Print the records below word for word, all of them, changing nothing.
+ + + + +
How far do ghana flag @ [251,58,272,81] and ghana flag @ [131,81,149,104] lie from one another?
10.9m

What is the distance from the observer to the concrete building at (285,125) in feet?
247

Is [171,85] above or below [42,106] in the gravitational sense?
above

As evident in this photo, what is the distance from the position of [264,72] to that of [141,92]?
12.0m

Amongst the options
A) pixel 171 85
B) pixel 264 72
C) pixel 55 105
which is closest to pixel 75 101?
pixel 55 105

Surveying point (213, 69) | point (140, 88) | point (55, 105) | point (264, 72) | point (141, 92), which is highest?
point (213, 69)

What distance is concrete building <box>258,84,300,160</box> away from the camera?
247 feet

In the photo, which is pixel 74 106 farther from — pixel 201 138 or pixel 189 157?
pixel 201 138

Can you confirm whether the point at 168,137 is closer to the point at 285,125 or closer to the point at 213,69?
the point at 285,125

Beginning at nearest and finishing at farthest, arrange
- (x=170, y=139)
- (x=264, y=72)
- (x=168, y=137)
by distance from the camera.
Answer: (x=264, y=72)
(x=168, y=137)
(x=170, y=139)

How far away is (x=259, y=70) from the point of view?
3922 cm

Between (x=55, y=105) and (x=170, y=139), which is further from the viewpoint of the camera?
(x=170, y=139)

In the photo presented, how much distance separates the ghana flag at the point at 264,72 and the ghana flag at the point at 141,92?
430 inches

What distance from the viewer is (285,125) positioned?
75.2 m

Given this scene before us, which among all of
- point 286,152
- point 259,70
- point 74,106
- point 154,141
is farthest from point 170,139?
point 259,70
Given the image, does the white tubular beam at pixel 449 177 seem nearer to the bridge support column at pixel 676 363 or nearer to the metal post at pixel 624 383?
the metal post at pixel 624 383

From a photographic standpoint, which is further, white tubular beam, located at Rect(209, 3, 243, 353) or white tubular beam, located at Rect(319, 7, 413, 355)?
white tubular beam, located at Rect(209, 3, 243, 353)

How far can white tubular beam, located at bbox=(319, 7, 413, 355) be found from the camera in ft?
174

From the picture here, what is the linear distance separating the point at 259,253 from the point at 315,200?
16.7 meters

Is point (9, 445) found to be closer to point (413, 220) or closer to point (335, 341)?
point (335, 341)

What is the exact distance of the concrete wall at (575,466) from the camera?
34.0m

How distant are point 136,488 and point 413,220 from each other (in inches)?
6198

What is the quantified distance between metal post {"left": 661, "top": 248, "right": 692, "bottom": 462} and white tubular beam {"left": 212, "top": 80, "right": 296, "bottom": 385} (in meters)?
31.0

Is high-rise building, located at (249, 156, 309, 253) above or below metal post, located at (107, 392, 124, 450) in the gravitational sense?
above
+ + + + +
● In response:
How far do ghana flag @ [251,58,272,81] and ghana flag @ [131,81,149,104] lie from one another?
10.9m

What is the distance from the observer to the concrete building at (285,125) in feet?
247

Is [171,85] above or below [42,106] in the gravitational sense?
above

As evident in this photo, what is the distance from the position of [264,72] to that of [141,92]?
12.0m

Amongst the options
A) pixel 171 85
B) pixel 264 72
C) pixel 55 105
which is closest to pixel 75 101?
pixel 55 105

Surveying point (213, 69) | point (140, 88) | point (55, 105) | point (264, 72) | point (141, 92), which is highest?
point (213, 69)

What distance is concrete building <box>258,84,300,160</box> away from the camera?
247 feet

In the photo, which is pixel 74 106 farther from — pixel 201 138 or pixel 189 157?
pixel 201 138

Can you confirm whether the point at 168,137 is closer to the point at 285,125 or closer to the point at 213,69?
the point at 285,125

Beginning at nearest and finishing at farthest, arrange
- (x=170, y=139)
- (x=264, y=72)
- (x=168, y=137)
by distance from the camera.
Answer: (x=264, y=72)
(x=168, y=137)
(x=170, y=139)

How far away is (x=259, y=70) from the point of view?
3922 cm

Between (x=55, y=105) and (x=170, y=139), which is further from the viewpoint of the camera?
(x=170, y=139)

In the photo presented, how much distance separates the ghana flag at the point at 264,72 and the ghana flag at the point at 141,92?
430 inches

What distance from the viewer is (285,125) positioned?
75.2 m

Given this scene before us, which among all of
- point 286,152
- point 259,70
- point 74,106
- point 154,141
is farthest from point 170,139?
point 259,70
Given the image, does the white tubular beam at pixel 449 177 seem nearer to the bridge support column at pixel 676 363 or nearer to the metal post at pixel 624 383?
the metal post at pixel 624 383

From a photographic standpoint, which is further, white tubular beam, located at Rect(209, 3, 243, 353) or white tubular beam, located at Rect(319, 7, 413, 355)?
white tubular beam, located at Rect(209, 3, 243, 353)

How far can white tubular beam, located at bbox=(319, 7, 413, 355) be found from the camera in ft?
174

From the picture here, what is the linear distance separating the point at 259,253 from the point at 315,200?
16.7 meters

Is point (9, 445) found to be closer to point (413, 220) or closer to point (335, 341)?
point (335, 341)

What is the exact distance of the concrete wall at (575,466) from the camera?
34.0m

How distant are point 136,488 and point 413,220 from each other (in inches)?
6198

What is the quantified distance between metal post {"left": 661, "top": 248, "right": 692, "bottom": 462} and white tubular beam {"left": 212, "top": 80, "right": 296, "bottom": 385} (in meters)?
31.0

Is high-rise building, located at (249, 156, 309, 253) above or below metal post, located at (107, 392, 124, 450) in the gravitational sense?
above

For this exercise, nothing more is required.